The Northern Australia Infrastructure Facility has, in the past, been critical in the development of the capital infrastructure required to support the extraction industry. Writing in the Australian Financial Review, Angus Grigg and Peter Ker suggest it will also be critical to the development of an Australian REEs industry. A resource company based in the Northern Territory, Arafura Resources, has already applied to use it for a rare-earths project. The facility provides a well-tested framework for ensuring that decisions on a rare-earths industry in northern Australia will critically examine environmental impacts and undertake meaningful engagement with Indigenous peoples.

The government could implement other policies to support the creation of this industry onshore.

First, the government should consider increasing funding for research and development into cleaner processing of REEs. Even though China has gained a significant strategic advantage by monopolising the REEs market globally, it is now grappling with the consequences of an extremely toxic industry. Areas in China with significant REE mining are now attempting to clean up what has been left behind.

Lynas’s licence renewal in Malaysia was almost stopped due to concerns about the removal and disposal of 451,000 tonnes of radioactive water-leach-purification residue produced in the mining process.

In Australia, the CSIRO has indicated that it is researching new methods that could drastically reduce the amount of processing required, as well as the processing costs. The government should expand its support for this work by offering bigger R&D grants to universities and other organisations to accelerate the creation of new processes. The aim of such a program would be to help address the environmental concerns and reduce uncertainty about the industry’s ability to survive in Australia.

Second, the government should consider providing tax incentives for companies that want to explore, extract and process REEs. Financial concessions could be used to reduce the barriers to market entry, which would in turn ease the process of creating this industry onshore.

Finally, the government should consider developing a national strategy for REEs that prioritises investment from domestic companies. For example, it could develop a specific compliance framework that emphasises the role REEs play in Australia’s national security. The Security of Critical Infrastructure Act 2018 sets out compliance strategies (such as reporting obligations and directional powers) to limit the investment of hostile actors; a similar system should be created to regulate the rare-earths industry.

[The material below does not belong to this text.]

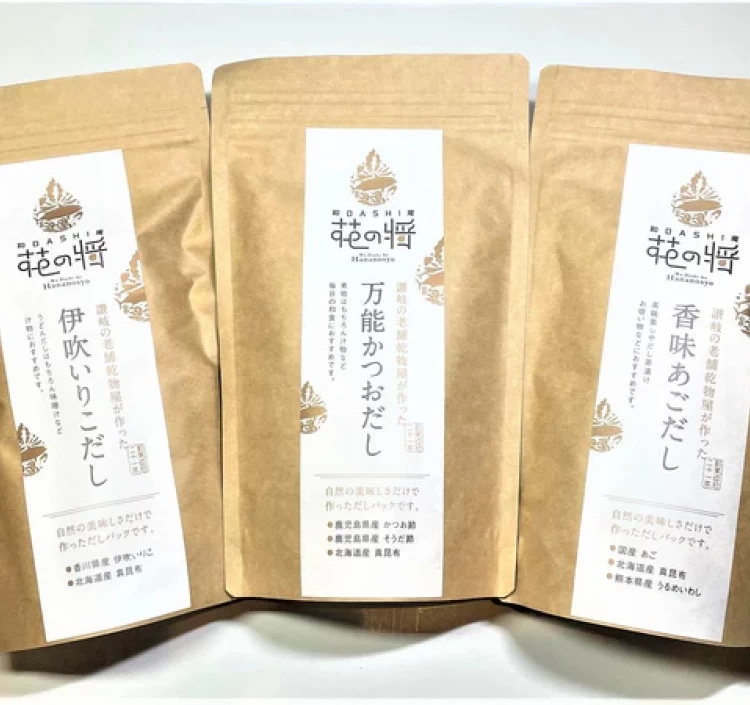 【花の将オリジナル(小)】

For business, prioritising sale to allies and for domestic use should also be a consideration. Lynas’s prioritisation of US military needs for the REE production plant it is building in Texas should serve as an example for the industry.

It’s time to start using creative economic policies and incentives to better support Australia’s strategic needs. China has had a head start in extracting and processing REEs and it has come with significant domestic environmental costs. If the strategic need to secure this resource is clear, then the government needs to create an environment that enables industry to support this objective economically and sustainably.